- **Aim**
Reproduce each of the records below line for line, with every character left unchanged.

[Stored data entries]
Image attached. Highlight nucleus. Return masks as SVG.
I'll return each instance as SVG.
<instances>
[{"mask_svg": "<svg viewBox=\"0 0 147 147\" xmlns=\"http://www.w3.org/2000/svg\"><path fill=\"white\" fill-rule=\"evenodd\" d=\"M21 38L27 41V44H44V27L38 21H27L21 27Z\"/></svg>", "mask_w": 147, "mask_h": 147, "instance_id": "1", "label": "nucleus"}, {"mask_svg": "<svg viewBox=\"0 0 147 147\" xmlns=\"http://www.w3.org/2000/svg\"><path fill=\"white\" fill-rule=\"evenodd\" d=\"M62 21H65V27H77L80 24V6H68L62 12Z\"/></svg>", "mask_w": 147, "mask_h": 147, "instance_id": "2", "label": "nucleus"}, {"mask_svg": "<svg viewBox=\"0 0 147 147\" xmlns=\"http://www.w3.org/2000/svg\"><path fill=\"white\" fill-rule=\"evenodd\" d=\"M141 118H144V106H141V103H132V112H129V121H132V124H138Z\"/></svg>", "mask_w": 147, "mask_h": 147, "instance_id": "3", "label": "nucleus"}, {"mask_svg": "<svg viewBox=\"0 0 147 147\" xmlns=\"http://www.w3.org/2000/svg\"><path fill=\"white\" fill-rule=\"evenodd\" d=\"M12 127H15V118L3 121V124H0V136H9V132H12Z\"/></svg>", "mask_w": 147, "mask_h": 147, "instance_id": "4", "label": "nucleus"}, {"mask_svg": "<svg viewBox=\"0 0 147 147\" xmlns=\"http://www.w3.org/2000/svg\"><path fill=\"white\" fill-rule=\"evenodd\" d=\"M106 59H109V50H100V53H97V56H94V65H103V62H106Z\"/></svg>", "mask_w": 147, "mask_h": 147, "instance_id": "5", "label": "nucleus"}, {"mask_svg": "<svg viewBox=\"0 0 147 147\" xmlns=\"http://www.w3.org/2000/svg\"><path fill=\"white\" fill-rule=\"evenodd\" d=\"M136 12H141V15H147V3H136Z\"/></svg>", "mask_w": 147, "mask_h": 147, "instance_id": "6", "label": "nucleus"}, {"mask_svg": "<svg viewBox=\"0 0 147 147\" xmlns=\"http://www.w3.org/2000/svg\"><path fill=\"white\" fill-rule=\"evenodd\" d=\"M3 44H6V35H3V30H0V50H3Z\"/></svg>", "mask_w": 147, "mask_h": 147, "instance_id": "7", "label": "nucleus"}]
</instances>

- **The solution**
Image attached. Highlight nucleus. Return masks as SVG.
I'll return each instance as SVG.
<instances>
[{"mask_svg": "<svg viewBox=\"0 0 147 147\" xmlns=\"http://www.w3.org/2000/svg\"><path fill=\"white\" fill-rule=\"evenodd\" d=\"M21 38L27 41V44H44V27L38 21H27L21 27Z\"/></svg>", "mask_w": 147, "mask_h": 147, "instance_id": "1", "label": "nucleus"}, {"mask_svg": "<svg viewBox=\"0 0 147 147\" xmlns=\"http://www.w3.org/2000/svg\"><path fill=\"white\" fill-rule=\"evenodd\" d=\"M62 21H65V27H77L80 24V6H68L62 12Z\"/></svg>", "mask_w": 147, "mask_h": 147, "instance_id": "2", "label": "nucleus"}, {"mask_svg": "<svg viewBox=\"0 0 147 147\" xmlns=\"http://www.w3.org/2000/svg\"><path fill=\"white\" fill-rule=\"evenodd\" d=\"M141 118H144V106H141V103H132V112H129V121H132V124H138Z\"/></svg>", "mask_w": 147, "mask_h": 147, "instance_id": "3", "label": "nucleus"}, {"mask_svg": "<svg viewBox=\"0 0 147 147\" xmlns=\"http://www.w3.org/2000/svg\"><path fill=\"white\" fill-rule=\"evenodd\" d=\"M12 127H15V118L3 121V124H0V136H9V132H12Z\"/></svg>", "mask_w": 147, "mask_h": 147, "instance_id": "4", "label": "nucleus"}, {"mask_svg": "<svg viewBox=\"0 0 147 147\" xmlns=\"http://www.w3.org/2000/svg\"><path fill=\"white\" fill-rule=\"evenodd\" d=\"M106 59H109V50H100V53H97V56H94V65H103V62H106Z\"/></svg>", "mask_w": 147, "mask_h": 147, "instance_id": "5", "label": "nucleus"}, {"mask_svg": "<svg viewBox=\"0 0 147 147\" xmlns=\"http://www.w3.org/2000/svg\"><path fill=\"white\" fill-rule=\"evenodd\" d=\"M136 12H141V15H147V3H136Z\"/></svg>", "mask_w": 147, "mask_h": 147, "instance_id": "6", "label": "nucleus"}, {"mask_svg": "<svg viewBox=\"0 0 147 147\" xmlns=\"http://www.w3.org/2000/svg\"><path fill=\"white\" fill-rule=\"evenodd\" d=\"M3 44H6V35H3V30H0V50H3Z\"/></svg>", "mask_w": 147, "mask_h": 147, "instance_id": "7", "label": "nucleus"}]
</instances>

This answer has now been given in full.